Haley Barbour exited the lobbying world years ago for the glamour of electoral politics, but he still has blood on K Street.
In January, Barbour’s 31-year-old son became a vice president at BGR Group, the lobbying and public affairs shop that his father started back in 1991.
Known as Reeves Barbour, Haley Reeves Barbour Jr. came to Washington, D.C., just about the time that his father headed back to Mississippi to run the state as governor. Reeves Barbour worked on Capitol Hill for the Commerce Department during the George W. Bush administration, and he spent the last Congress as an in-house lobbyist for tobacco company Reynolds American.
As his namesake eyes a potential run for the White House, Reeves Barbour is quietly building his business at BGR, a firm that started with an all-Republican pedigree but is now bipartisan. He is publicly registered to lobby on behalf of two clients — the Physician Hospitals of America and public auctions company Rick Levin & Associates. And sources familiar with his work say he is specializing in outreach to the large crop of Republican freshman Members of Congress.

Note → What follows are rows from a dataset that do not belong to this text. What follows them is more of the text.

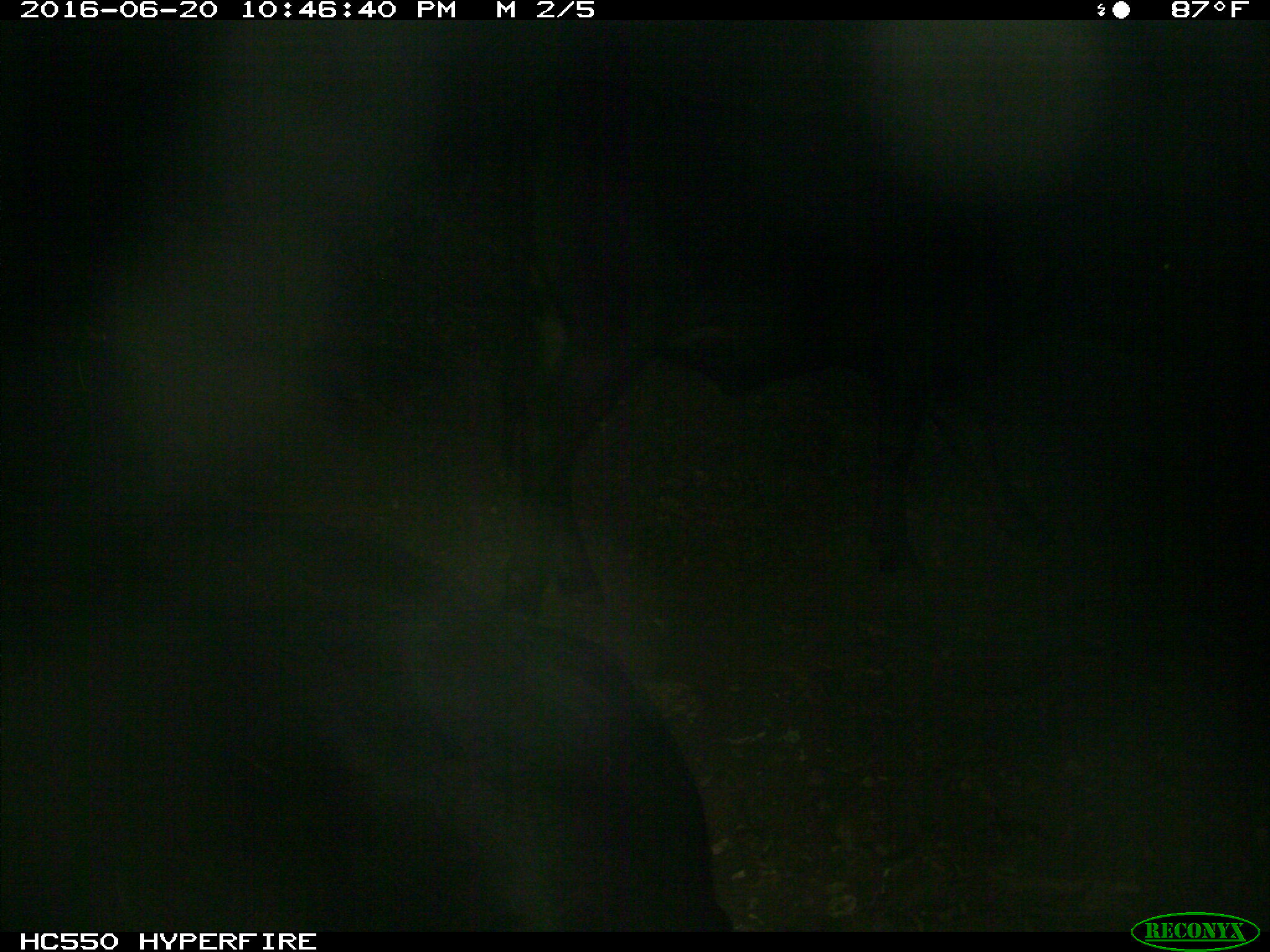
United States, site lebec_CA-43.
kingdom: Animalia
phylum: Chordata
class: Mammalia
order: Artiodactyla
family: Bovidae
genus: Bos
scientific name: Bos taurus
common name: domestic cow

Of course, it doesn’t hurt that his dad has deep ties in the GOP, in downtown D.C. and on Capitol Hill, especially as Gov. Barbour has been working Republican and tea party insiders for his potential White House bid.

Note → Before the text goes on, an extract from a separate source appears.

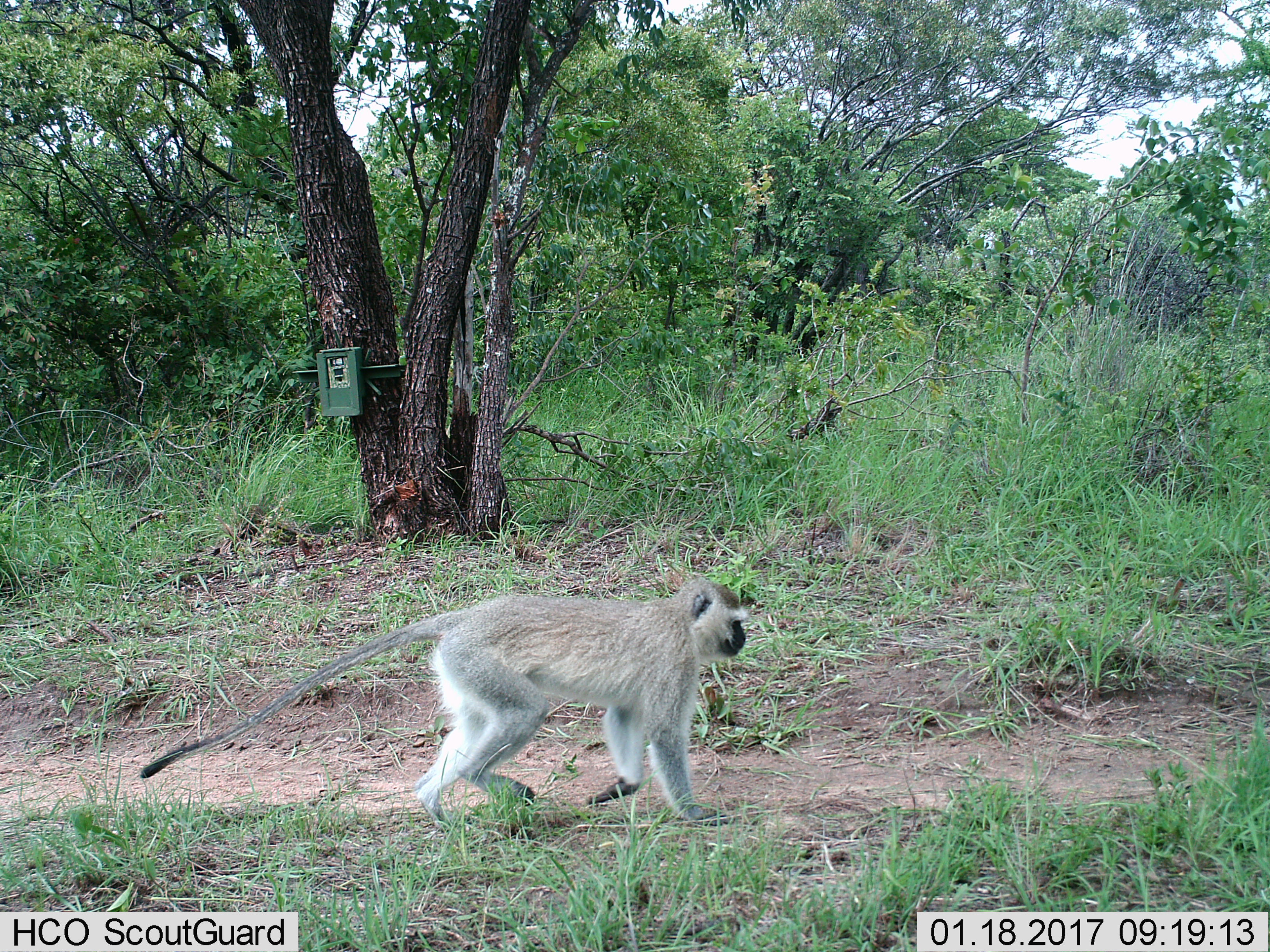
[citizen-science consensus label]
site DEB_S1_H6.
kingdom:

“Haley is a strong candidate,” said Tea Party Express founder Sal Russo, who met with the Mississippi governor in recent days. “Everything he’s ever touched his whole life has been successful.”
But Reeves Barbour won’t talk about it publicly.

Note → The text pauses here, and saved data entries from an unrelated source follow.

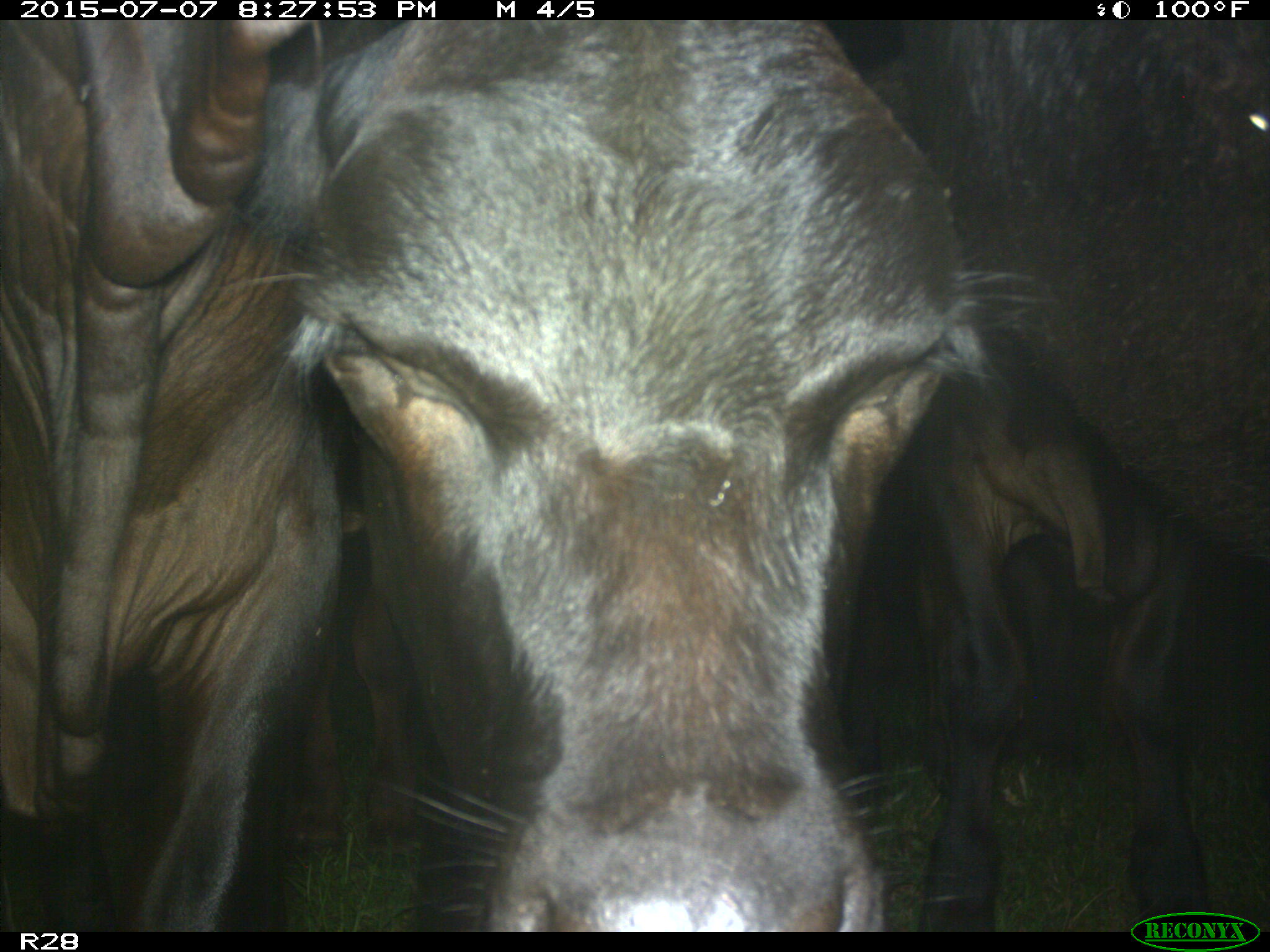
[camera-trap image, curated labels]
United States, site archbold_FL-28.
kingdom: Animalia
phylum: Chordata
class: Mammalia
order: Artiodactyla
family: Bovidae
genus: Bos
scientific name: Bos taurus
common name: domestic cow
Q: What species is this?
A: Bos taurus (domestic cow).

Other kin have been in the news recently discussing the possible family hardships of Gov. Barbour’s White House bid, but Reeves Barbour declined to comment on his own business or his dad’s. A spokesman for BGR also declined the opportunity to speak. A spokeswoman for the governor did not return a call seeking comment.
Several sources described Reeves Barbour as an ambitious up-and-coming lobbyist, a husband, a father of two and a Southern gentleman who was raised in Yazoo City, Miss., while his father commuted between his hometown and the Beltway.
Reeves Barbour has spent much of the past four months going to meet-and-greets for new Members of Congress and knocking on their doors in an affable, “I want to get to know you” sort of way.
“Reeves is of the generation of many of the new Members,” one knowledgeable K Streeter said. “And his personality — he’s conversant on the issues and friendly and articulate.”